Given the evidence of the mother's chronic unrehabilitated drug use, the juvenile court was entitled to infer an adverse impact on the child. See In the Interest of R.B., 285 Ga.App. at 559(1), 647 S.E.2d 300; In the Interest of K.W., 279 Ga.App. at 321, 631 S.E.2d 110; In the Interest of J.L., 269 Ga.App. at 229(1), 603 S.E.2d 742. Indeed, there was more than an inference of adverse impact in this case, given that there was testimony from the attending neonatal physician that the mother's cocaine use had affected the child through the placenta and the mother's breast milk. Under these circumstances, the juvenile court was authorized to find the child deprived under OCGA § 15-11-2(8)(A). See id.
2. The mother also maintains that the juvenile court erred in awarding temporary custody of N.H. to DFCS. Again, we disagree.
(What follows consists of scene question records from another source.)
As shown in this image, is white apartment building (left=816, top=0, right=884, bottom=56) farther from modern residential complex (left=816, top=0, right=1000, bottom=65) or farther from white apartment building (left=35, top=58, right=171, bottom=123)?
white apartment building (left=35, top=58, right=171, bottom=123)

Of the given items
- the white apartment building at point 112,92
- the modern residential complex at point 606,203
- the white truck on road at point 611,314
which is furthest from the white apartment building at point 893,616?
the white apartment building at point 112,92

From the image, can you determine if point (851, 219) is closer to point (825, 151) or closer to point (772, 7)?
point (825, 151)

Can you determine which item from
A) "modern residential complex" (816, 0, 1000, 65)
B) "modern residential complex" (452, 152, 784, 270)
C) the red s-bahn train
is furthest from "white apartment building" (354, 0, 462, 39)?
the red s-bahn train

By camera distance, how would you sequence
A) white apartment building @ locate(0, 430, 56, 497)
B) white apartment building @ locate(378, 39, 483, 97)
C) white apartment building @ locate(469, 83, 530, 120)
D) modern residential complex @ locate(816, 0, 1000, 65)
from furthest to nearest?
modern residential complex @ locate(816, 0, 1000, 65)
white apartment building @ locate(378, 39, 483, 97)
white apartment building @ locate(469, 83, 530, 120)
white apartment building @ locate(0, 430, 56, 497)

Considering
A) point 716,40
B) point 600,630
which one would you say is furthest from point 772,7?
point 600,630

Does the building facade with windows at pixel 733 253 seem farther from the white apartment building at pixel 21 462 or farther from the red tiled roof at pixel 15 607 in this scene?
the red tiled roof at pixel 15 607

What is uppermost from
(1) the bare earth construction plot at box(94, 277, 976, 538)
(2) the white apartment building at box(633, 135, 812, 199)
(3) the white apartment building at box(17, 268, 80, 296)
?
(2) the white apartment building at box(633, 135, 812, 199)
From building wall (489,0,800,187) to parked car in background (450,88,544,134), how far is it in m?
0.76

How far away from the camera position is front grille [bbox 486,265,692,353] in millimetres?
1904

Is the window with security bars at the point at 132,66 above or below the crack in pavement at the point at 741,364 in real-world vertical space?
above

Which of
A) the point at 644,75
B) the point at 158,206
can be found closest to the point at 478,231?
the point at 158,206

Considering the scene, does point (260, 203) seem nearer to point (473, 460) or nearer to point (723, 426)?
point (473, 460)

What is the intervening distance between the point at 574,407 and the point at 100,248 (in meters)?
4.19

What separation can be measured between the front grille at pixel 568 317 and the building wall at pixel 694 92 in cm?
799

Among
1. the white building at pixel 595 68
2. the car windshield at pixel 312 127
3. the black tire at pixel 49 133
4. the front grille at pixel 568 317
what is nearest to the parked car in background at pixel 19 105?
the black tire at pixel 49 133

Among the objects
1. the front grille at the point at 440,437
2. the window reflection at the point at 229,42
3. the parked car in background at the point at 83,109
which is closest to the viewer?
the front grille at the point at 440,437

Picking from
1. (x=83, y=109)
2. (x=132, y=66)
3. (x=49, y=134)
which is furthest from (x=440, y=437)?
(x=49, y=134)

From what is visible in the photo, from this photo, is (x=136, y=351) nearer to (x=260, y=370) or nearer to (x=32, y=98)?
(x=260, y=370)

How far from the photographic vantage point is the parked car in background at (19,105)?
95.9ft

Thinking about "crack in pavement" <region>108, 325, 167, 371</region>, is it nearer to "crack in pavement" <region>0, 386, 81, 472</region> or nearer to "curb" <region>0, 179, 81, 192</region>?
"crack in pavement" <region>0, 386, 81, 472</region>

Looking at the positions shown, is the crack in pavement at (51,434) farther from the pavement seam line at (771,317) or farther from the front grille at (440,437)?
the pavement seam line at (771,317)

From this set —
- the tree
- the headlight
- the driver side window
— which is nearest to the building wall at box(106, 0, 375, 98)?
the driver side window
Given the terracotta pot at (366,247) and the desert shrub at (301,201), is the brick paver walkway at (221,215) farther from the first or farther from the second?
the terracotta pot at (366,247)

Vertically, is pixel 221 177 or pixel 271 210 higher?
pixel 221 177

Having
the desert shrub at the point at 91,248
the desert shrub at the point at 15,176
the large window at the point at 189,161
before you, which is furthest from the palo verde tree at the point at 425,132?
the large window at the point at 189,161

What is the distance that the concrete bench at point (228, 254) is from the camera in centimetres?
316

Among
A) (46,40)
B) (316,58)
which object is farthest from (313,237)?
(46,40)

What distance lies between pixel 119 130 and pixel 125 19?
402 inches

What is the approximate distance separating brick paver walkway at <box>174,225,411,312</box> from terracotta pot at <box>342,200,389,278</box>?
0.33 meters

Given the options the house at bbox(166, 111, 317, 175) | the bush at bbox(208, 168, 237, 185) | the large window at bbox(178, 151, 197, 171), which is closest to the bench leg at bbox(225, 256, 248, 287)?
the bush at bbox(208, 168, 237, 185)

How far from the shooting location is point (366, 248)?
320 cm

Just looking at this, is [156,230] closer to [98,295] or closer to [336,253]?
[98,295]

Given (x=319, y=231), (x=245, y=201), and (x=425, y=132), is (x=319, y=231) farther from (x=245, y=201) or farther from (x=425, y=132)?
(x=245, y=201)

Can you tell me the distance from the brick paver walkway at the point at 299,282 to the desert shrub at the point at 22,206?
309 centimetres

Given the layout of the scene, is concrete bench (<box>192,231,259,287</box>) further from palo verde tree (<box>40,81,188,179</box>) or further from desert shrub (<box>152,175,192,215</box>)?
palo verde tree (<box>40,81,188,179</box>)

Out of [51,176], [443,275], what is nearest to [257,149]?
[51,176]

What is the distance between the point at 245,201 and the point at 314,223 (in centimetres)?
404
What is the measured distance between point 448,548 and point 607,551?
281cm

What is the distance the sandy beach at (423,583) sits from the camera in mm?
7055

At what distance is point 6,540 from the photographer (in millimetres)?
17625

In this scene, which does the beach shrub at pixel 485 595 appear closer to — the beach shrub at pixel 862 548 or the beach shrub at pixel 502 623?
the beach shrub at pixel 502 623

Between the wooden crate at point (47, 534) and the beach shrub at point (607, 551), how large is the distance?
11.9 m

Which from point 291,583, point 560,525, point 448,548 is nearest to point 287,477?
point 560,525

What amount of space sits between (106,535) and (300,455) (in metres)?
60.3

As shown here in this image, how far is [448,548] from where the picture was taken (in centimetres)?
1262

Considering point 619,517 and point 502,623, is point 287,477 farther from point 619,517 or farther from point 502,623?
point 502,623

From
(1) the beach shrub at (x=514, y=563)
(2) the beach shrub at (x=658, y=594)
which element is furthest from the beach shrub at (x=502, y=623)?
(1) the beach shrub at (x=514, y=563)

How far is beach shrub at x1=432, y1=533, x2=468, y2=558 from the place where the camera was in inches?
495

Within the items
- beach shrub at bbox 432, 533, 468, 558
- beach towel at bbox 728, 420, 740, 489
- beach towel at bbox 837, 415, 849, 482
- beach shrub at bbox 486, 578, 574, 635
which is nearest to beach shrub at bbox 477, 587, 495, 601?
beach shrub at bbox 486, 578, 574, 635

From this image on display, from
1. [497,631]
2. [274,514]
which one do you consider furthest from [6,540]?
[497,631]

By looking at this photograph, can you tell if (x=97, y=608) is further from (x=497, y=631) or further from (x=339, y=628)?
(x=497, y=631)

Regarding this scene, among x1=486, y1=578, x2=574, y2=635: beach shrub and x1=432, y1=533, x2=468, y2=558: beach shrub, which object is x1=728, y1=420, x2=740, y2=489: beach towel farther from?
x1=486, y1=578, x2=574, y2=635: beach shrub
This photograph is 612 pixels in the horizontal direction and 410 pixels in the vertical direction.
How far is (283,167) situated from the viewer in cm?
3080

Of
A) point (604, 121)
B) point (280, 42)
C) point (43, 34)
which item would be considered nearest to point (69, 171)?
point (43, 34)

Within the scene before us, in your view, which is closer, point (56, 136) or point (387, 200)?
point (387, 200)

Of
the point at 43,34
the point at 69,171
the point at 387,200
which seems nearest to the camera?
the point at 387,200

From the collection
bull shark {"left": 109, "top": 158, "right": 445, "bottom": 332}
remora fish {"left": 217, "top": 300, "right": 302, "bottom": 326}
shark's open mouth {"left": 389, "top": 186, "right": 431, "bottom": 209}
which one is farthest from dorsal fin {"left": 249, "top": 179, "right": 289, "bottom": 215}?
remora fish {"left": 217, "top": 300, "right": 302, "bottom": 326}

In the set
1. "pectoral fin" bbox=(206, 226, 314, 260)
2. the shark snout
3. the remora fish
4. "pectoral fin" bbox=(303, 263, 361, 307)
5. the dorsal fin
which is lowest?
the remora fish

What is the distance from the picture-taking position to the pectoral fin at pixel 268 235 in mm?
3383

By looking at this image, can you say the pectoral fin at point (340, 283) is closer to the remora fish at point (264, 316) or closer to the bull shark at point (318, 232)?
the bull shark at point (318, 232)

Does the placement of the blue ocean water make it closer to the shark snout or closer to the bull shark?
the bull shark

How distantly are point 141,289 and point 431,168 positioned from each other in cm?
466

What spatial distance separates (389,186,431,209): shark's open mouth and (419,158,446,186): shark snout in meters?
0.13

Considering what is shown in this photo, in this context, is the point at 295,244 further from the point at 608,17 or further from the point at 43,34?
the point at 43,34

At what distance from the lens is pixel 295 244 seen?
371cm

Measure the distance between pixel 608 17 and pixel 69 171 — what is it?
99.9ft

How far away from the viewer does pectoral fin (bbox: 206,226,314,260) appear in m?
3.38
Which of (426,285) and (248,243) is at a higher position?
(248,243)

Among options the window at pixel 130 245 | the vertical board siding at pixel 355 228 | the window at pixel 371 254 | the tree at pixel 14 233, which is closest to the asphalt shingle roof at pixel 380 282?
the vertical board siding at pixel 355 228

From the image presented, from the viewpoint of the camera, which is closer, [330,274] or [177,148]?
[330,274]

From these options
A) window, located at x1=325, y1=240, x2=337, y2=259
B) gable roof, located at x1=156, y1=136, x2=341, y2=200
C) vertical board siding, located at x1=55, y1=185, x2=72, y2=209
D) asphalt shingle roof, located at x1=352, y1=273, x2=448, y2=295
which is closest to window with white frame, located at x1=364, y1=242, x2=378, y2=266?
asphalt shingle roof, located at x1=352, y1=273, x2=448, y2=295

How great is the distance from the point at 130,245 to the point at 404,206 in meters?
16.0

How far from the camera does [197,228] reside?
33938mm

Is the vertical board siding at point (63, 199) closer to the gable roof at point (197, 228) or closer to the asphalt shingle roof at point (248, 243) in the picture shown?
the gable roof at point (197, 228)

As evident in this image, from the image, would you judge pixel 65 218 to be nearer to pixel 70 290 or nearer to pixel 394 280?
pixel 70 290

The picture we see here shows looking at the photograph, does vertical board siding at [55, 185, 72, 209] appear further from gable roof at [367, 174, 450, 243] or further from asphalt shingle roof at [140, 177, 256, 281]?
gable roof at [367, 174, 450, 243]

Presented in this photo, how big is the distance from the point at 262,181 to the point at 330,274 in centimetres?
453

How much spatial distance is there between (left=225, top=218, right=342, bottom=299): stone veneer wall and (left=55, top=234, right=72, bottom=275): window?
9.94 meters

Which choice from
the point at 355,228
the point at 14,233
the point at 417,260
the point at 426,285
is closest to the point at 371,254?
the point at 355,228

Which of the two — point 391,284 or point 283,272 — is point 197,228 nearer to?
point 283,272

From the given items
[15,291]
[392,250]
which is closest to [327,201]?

“[A] finding that a child is deprived does not necessarily result in a loss of custody by the parent.” In the Interest of E.M., 264 Ga.App. 277, 590 S.E.2d 241 (2003). Rather, there must be proof of parental unfitness that is clear and convincing.2 Id. Parental unfitness means “either intentional or unintentional misconduct resulting in the abuse or neglect of the child or by what is tantamount to physical or mental incapability to care for the child.” In the Interest of C.R., 292 Ga.App. 346, 351(2), 665 S.E.2d 39 (2008). See also In the Interest of J.P., 253 Ga.App. 732, 734, 560 S.E.2d 318 (2002). Where, as here, there is evidence of chronic unrehabilitated drug use, the juvenile court is entitled to find the parent unfit and award temporary custody to DFCS. See In the Interest of C.R., 292 Ga.App. 346, 349-350(1), 351(2), 665 S.E.2d 39 (2008); In the Interest of J.L., 269 Ga.App. at 229(1), 603 S.E.2d 742. Compare In the Interest of E.M., 264 Ga.App. at 281, 590 S.E.2d 241 (father's inability to secure stable housing and employment insufficient to establish parental unfitness). We therefore discern no ground for reversal.
1. Based on this conclusion, we do not address the alternative grounds relied upon by the juvenile court to support the finding of deprivation.
2. Before the juvenile court can order removal of the child from the home, the court also must find that “continuation in the home would be contrary to the welfare of the child” and that DFCS made “reasonable efforts ․ to preserve and reunify [the] famil[y] prior to the placement of [the] child in the custody of [DFCS], to prevent or eliminate the need for removal of the child from that child's home, and to make it possible for the child to return safely to the child's home.” OCGA § 15-11-58(a). See also 42 U.S.C. §§ 671(a)(15), 672(a)(2)(A)(ii). The juvenile court made these specific findings in its deprivation order, and the mother does not challenge them on appeal.
SMITH, P.J., and PHIPPS, J., concur.